Inspiration

We chose Simon’s brief because the “minimalist, action-first coaching” direction felt both practical and personally meaningful. Most coaching apps overwhelm users with long responses. We wanted Hermes AI to deliver one clear next action in under a minute, then keep momentum through visible progress and gamification.

What it does

Hermes AI is a gamified AI coach marketplace that gives users instant access to specialized coaching for any goal.
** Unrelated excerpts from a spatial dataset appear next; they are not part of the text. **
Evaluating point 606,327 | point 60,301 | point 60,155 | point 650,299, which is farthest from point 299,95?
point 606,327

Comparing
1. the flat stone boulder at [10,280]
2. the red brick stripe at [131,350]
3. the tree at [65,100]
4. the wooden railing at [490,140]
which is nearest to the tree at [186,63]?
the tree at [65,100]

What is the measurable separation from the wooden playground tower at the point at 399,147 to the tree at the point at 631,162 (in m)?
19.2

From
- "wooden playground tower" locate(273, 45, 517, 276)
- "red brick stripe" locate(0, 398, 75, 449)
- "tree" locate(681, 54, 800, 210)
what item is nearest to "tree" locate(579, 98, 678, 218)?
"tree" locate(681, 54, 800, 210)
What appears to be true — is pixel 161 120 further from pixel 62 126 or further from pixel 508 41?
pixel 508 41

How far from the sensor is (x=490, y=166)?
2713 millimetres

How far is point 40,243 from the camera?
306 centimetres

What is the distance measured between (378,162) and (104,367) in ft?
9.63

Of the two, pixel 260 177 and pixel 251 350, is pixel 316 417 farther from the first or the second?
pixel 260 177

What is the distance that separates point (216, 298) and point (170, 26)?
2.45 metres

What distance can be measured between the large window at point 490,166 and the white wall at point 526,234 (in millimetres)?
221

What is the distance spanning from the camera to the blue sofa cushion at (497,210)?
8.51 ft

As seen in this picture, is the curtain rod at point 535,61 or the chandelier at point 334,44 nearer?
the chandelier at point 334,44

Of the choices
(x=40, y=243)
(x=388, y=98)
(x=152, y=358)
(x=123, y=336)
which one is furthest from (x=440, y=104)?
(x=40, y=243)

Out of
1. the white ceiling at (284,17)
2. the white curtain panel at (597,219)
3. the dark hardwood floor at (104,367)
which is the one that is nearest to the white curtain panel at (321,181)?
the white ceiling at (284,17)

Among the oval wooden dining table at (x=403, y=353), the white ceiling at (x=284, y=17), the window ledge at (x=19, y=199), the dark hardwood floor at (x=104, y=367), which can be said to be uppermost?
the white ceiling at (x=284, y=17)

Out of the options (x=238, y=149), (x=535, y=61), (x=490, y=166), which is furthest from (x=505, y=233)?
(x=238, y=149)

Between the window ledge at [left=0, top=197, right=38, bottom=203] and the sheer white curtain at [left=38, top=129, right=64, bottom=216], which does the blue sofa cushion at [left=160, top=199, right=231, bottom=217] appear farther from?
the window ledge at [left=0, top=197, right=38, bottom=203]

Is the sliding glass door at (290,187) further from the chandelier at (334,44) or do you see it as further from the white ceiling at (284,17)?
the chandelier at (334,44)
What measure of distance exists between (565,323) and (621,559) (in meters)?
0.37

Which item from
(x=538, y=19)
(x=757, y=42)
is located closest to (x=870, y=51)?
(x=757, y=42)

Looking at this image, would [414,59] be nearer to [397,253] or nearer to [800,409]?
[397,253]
Users can:

  • Browse & use community-created AI coaches optimized for specific needs (productivity, wellness, focus, creativity)
  • Create & publish their own AI coaches with custom personas, tones, and coaching styles
  • Chat instantly with AI-powered coaches using Gemini and GPT fallback for fast, personalized guidance
  • Memory System: Chat memory with user approval flow to maintain personalized context across sessions
  • Build momentum through daily streaks, XP progression, and leveling systems
  • Complete weekly quests that reinforce positive behaviours and reward consistency
  • Compete on leaderboards (daily, weekly, monthly) to stay motivated alongside a community

It also includes a Simon-fidelity Decision & Strategy flow:

  • choose approach (conversational / structured / quick report),
  • complete mandatory scoping questions,
  • select a decision framework,
  • receive structured outputs (quote, synthesis, recommendations, immediate actions),
  • save decision reports in a Decision Log.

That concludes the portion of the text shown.